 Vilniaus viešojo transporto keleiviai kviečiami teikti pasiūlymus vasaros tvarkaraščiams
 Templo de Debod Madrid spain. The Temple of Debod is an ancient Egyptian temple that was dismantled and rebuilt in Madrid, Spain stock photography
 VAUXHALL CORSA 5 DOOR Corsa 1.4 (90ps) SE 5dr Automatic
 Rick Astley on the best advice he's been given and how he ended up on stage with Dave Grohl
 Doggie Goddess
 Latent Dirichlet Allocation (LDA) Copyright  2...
========================================
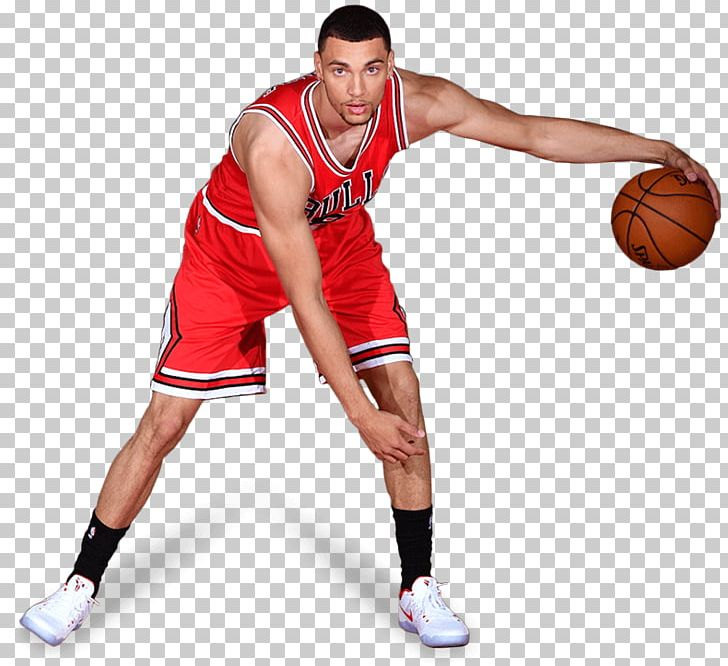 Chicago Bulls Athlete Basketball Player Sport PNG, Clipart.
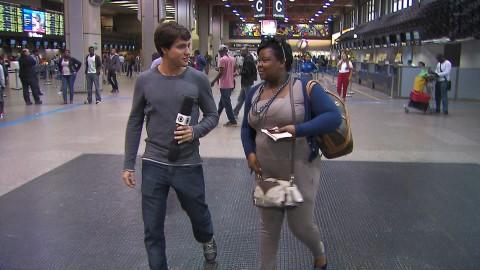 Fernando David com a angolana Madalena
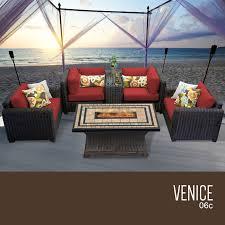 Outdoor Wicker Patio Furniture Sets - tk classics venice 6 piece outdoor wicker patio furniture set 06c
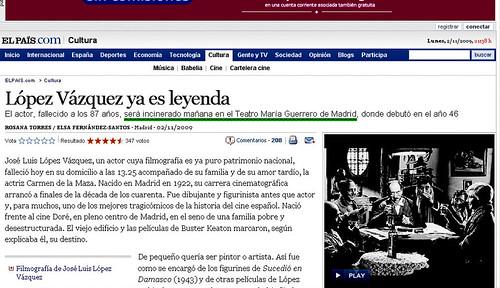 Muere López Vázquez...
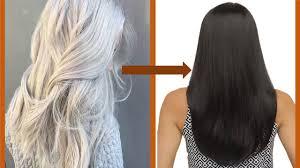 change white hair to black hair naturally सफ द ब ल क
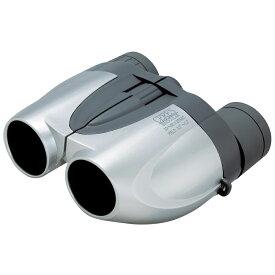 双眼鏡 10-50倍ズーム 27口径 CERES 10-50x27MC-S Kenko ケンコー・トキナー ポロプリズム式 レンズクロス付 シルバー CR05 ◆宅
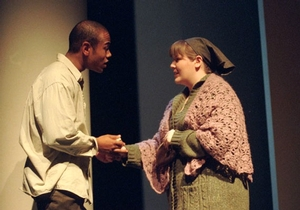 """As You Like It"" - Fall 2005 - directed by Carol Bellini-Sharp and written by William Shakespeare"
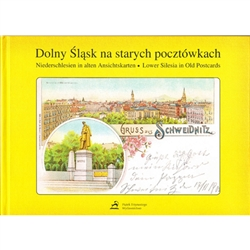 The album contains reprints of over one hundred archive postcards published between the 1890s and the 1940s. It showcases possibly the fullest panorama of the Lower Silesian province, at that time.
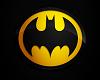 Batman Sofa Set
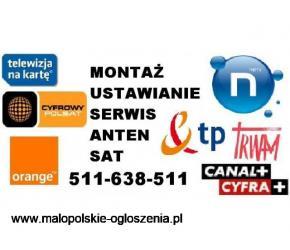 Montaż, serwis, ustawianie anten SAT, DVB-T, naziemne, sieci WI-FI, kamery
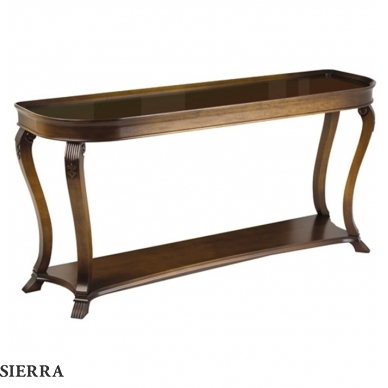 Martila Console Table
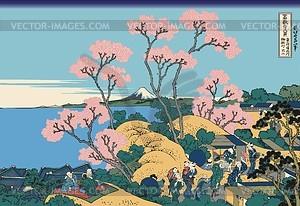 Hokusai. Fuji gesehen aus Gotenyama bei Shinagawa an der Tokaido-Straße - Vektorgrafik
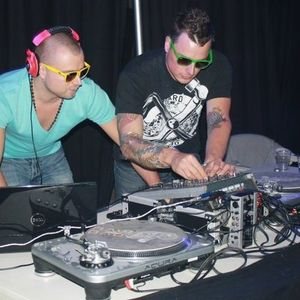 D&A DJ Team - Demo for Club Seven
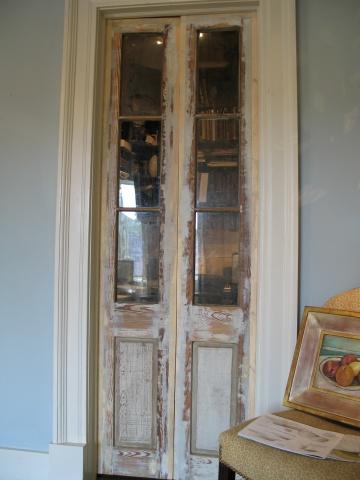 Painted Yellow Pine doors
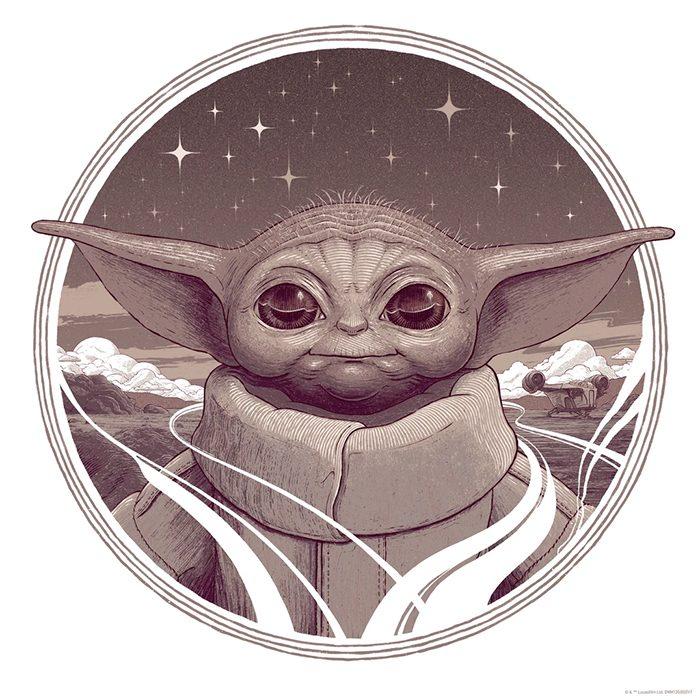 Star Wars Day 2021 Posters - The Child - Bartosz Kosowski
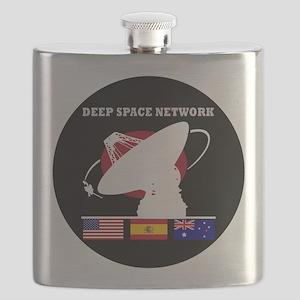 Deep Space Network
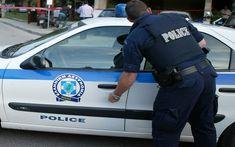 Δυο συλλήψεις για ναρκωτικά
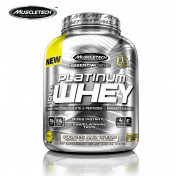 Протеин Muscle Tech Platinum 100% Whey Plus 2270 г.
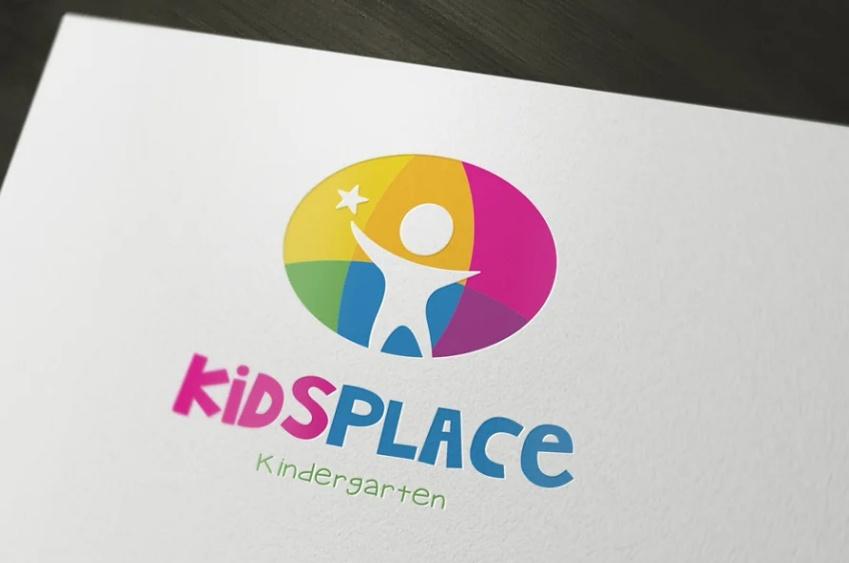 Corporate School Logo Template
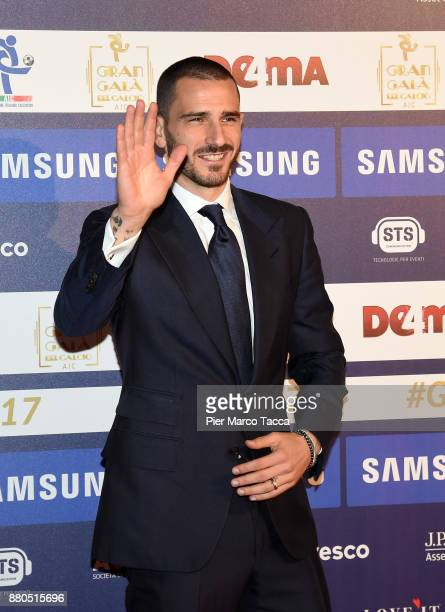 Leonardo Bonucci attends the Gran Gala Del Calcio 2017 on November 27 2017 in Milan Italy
========================================
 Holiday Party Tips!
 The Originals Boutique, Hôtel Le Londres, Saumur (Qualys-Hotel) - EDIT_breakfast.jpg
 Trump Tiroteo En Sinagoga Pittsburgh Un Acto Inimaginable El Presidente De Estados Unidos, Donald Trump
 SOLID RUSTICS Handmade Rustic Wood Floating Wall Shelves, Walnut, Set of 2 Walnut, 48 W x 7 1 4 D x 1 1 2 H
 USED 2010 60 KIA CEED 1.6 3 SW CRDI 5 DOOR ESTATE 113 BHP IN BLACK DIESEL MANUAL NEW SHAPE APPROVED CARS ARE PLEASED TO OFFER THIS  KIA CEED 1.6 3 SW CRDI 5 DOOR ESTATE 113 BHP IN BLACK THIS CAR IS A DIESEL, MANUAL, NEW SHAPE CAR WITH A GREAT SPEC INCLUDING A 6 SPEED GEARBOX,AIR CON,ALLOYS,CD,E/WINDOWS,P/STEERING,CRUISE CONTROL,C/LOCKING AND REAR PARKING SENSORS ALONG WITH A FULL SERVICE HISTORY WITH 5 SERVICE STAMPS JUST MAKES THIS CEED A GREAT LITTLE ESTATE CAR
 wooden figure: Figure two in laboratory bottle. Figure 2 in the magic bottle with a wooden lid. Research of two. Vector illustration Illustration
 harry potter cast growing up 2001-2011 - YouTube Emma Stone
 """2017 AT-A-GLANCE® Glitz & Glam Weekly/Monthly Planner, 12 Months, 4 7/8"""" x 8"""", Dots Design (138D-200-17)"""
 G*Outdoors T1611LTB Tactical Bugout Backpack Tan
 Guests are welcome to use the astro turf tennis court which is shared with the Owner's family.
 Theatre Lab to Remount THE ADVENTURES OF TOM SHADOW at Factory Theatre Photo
========================================
• _WORK ORDER_
Of the lines above, extract only those from the line with "Vilniaus viešojo transporto" to the line with "VAUXHALL CORSA 5", both included, exactly as written.

• _ANSWER TO THIS TASK_
 Vilniaus viešojo transporto keleiviai kviečiami teikti pasiūlymus vasaros tvarkaraščiams
 Templo de Debod Madrid spain. The Temple of Debod is an ancient Egyptian temple that was dismantled and rebuilt in Madrid, Spain stock photography
 VAUXHALL CORSA 5 DOOR Corsa 1.4 (90ps) SE 5dr Automatic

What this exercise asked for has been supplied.